Mariana Capeletti Calaça

Universidade Federal de Goiás

Resumo

O presente trabalho busca discutir a fotografia expandida, em especial as imagens com

pinhole do artista-fotógrafo paraense Dirceu Maués e suas fotografias produzidas em Belém

no famoso mercado Ver o Peso. A análise será guiada pelo processo criativo do fotógrafo, os

procedimentos utilizados para obtenção da imagem, as características e os resultados que

tornou sua obra reconhecida.

A fotografia está associada a fatores técnicos e a processos de aperfeiçoamento, porém

alguns fotógrafos-artistas fazem um resgate desses processos históricos produzindo imagens

dentro do campo das artes visuais.

O uso de processos alternativos parte de uma inquietação e necessidade de

experimentação dos artistas em relação à rígida linguagem fotográfica, onde os fotógrafos que

utilizam desses processos o fazem pois desejam ir além do aparelho. Os fotógrafos

denominados experimentais procuram respostas num contexto da liberdade dominado por

aparelhos, onde não se limitam aos mecanismos e dispositivos.
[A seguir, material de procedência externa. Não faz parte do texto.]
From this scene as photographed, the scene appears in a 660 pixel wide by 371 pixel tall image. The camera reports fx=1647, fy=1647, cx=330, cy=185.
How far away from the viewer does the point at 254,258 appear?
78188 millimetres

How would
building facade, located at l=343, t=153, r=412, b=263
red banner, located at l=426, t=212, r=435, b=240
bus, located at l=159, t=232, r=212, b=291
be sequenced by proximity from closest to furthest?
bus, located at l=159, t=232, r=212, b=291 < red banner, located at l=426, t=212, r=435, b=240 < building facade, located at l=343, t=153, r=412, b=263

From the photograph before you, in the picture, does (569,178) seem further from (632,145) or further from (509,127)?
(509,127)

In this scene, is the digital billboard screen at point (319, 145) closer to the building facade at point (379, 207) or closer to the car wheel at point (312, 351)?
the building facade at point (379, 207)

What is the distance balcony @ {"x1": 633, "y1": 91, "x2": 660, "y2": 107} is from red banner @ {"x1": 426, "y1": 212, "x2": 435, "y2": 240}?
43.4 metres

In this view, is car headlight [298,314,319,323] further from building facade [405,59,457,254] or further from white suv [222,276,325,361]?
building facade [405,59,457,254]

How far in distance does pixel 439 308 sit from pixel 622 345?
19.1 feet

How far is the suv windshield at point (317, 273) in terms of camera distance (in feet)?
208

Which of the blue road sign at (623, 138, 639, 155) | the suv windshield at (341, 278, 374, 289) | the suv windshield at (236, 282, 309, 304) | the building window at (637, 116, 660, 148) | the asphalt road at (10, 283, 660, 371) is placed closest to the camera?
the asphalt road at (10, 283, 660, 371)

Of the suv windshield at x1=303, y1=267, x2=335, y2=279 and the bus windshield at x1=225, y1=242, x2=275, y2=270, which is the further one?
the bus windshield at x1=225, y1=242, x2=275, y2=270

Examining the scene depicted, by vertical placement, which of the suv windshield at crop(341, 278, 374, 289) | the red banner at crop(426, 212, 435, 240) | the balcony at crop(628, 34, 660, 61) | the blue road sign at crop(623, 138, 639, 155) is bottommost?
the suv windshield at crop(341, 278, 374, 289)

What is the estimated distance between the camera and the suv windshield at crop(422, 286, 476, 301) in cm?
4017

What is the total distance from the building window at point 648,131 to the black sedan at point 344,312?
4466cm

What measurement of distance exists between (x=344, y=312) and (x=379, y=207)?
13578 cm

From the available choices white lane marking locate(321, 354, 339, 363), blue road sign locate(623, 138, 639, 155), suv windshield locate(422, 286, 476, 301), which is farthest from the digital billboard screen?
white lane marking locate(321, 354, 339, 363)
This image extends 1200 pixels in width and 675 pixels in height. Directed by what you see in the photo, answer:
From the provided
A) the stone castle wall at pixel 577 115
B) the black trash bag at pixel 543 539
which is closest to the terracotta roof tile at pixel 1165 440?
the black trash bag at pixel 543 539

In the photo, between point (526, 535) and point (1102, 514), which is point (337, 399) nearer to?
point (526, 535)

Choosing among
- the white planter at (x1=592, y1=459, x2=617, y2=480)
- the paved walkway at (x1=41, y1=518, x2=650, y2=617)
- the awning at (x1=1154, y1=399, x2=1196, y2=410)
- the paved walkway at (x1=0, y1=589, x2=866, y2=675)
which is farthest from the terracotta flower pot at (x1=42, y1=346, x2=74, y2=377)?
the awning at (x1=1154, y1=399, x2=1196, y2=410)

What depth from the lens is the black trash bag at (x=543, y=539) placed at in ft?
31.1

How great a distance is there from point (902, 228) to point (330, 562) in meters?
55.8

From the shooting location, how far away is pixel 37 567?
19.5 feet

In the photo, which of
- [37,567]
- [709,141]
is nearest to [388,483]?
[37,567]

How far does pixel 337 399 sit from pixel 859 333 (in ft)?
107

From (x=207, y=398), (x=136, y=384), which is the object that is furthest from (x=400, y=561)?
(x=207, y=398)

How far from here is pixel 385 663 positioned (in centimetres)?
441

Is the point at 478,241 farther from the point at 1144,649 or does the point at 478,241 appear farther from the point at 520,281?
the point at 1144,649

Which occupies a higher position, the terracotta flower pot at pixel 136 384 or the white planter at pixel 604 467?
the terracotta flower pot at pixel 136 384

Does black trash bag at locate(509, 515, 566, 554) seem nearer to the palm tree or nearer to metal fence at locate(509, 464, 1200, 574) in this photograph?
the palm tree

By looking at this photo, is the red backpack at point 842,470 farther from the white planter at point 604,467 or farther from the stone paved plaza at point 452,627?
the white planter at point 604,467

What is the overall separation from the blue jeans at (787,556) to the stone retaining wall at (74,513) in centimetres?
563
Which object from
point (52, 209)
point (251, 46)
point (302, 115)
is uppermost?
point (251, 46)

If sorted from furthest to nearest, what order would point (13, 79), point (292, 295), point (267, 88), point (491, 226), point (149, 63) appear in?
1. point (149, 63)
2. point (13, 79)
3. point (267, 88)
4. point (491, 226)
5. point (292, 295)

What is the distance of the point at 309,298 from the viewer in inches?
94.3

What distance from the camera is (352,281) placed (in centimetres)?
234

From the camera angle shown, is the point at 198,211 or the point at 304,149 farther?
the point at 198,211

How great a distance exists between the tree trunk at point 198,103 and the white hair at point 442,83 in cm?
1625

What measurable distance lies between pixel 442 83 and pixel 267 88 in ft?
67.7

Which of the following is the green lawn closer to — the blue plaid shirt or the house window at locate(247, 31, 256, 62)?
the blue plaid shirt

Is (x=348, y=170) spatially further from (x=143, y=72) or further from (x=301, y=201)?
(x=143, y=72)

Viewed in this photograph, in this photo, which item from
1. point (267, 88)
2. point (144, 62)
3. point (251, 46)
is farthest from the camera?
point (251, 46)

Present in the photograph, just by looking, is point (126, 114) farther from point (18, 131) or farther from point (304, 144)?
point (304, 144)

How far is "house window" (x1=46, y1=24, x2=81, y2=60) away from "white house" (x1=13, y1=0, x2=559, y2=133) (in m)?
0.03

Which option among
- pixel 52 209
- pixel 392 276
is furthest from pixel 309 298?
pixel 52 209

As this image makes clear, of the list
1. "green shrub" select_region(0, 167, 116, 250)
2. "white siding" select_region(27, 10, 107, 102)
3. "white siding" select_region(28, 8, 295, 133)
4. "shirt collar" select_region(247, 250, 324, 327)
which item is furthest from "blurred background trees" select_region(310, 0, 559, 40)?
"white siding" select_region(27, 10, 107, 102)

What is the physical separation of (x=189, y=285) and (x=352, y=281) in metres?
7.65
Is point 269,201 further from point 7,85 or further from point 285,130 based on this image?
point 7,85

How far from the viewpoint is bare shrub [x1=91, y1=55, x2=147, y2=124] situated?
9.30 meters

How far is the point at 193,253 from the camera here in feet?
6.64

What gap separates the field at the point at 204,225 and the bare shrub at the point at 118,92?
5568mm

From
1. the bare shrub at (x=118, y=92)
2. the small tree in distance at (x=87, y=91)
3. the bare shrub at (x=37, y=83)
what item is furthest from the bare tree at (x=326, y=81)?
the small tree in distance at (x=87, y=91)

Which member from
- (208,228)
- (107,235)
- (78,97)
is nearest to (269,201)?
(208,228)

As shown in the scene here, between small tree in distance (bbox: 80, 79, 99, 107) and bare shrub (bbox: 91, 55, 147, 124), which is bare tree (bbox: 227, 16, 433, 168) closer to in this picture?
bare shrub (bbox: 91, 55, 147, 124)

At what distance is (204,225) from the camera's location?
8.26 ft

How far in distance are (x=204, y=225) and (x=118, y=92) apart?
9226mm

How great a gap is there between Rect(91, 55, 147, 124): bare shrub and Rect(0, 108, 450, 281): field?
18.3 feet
Palavras-chave: Fotografia expandida, pinhole, Dirceu Maués

Desde seu advento a fotografia evoluiu constantemente, sendo hoje dominada pela

tecnologia digital. Segundo Flusser (2002), quem adquire um equipamento fotográfico,

procura o “último modelo” que geralmente é menor, mais fácil de manusear e melhor que o

anterior. Porém, em meio a tanta evolução existem aqueles que buscam em processos

manuais, históricos e não comerciais meios para fotografarem.

A fotografia está associada a fatores técnicos e a processos de aperfeiçoamento, porém

alguns fotógrafos-artistas fazem um resgate desses processos produzindo imagens dentro do

campo das artes visuais, denominado por Rouillé (2009) como neopictorialismo, que é o uso

de “materiais e procedimentos antigos, ultrapassados, arcaicos – fotografia com câmeras

artesanais (pinhole), o daguerreótipo, os positivos diretos e a goma bicromática.” (ROUILLÉ,

2009, p. 184).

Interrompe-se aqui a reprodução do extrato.